## Compiti richiesti:
• 1. Riscrivi sotto forma di elenco puntato il paragrafo del testo su Grecia e Cina che inizia con "È dunque ragionevole pensare", mantenendone i fatti principali.
• 2. Duplica senza modifiche il passo del testo su Grecia e Cina: comincia dalle parole "È dunque ragionevole" e fermati dopo le parole "per l’unità comunitaria.".
• 3. Secondo il testo su Grecia e Cina, quale piattaforma promuove rapporti economici e diplomatici tra la Cina e i Paesi dell'Europa centro-orientale?

## Testo fornito:

È dunque ragionevole pensare che il governo greco, si legge nel report del Clingendael, diventi sempre più predisposto a «mostrare indulgenza verso gli interessi cinesi» . Tale “dipendenza” economica si è già tramutata in scelte politiche. Nel 2017 il Paese ellenico è stato l’unico a bloccare una risoluzione della Ue critica nei confronti della Cina e destinata al Consiglio dei diritti umani dell’Onu. Sempre nel 2017 si è opposto alla stesura di linee guida per controlli più severi verso gli investimenti provenienti da Paesi terzi. E a Bruxelles non è certo passata inosservata l’adesione della Grecia alla piattaforma “16+1”, la quale promuove rapporti economici e diplomatici tra la Cina e i Paesi dell’Europa centro-orientale, e considerata da molti Paesi occidentali una minaccia per l’unità comunitaria.

## Materiale di partenza:
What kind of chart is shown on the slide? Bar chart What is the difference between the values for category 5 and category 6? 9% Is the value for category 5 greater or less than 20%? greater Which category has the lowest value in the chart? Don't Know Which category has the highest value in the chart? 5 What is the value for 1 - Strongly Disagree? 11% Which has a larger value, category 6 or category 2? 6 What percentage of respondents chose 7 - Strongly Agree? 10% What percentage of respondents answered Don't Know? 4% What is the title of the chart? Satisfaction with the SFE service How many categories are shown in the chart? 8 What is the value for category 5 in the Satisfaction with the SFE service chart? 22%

## Risposte ai compiti:
• 1.
- Secondo il report del Clingendael, il governo greco potrebbe diventare sempre più predisposto a «mostrare indulgenza verso gli interessi cinesi».
- La dipendenza economica dalla Cina si è già tramutata in scelte politiche.
- Nel 2017 la Grecia è stata l'unico Paese a bloccare una risoluzione della Ue critica verso la Cina e destinata al Consiglio dei diritti umani dell'Onu.
- Sempre nel 2017 si è opposta alla stesura di linee guida per controlli più severi sugli investimenti provenienti da Paesi terzi.
- Ha aderito alla piattaforma "16+1", che promuove rapporti economici e diplomatici tra la Cina e i Paesi dell'Europa centro-orientale. Molti Paesi occidentali la considerano una minaccia per l'unità comunitaria, e l'adesione greca non è passata inosservata a Bruxelles.

• 2.
È dunque ragionevole pensare che il governo greco, si legge nel report del Clingendael, diventi sempre più predisposto a «mostrare indulgenza verso gli interessi cinesi» . Tale “dipendenza” economica si è già tramutata in scelte politiche. Nel 2017 il Paese ellenico è stato l’unico a bloccare una risoluzione della Ue critica nei confronti della Cina e destinata al Consiglio dei diritti umani dell’Onu. Sempre nel 2017 si è opposto alla stesura di linee guida per controlli più severi verso gli investimenti provenienti da Paesi terzi. E a Bruxelles non è certo passata inosservata l’adesione della Grecia alla piattaforma “16+1”, la quale promuove rapporti economici e diplomatici tra la Cina e i Paesi dell’Europa centro-orientale, e considerata da molti Paesi occidentali una minaccia per l’unità comunitaria.

• 3. La piattaforma "16+1".